- Work to do -
Write out the following lines exactly as they stand, without changing anything.

+++

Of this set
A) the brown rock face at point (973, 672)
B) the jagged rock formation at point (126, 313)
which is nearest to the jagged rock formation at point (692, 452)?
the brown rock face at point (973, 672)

+++

- Written reply -
Of this set
A) the brown rock face at point (973, 672)
B) the jagged rock formation at point (126, 313)
which is nearest to the jagged rock formation at point (692, 452)?
the brown rock face at point (973, 672)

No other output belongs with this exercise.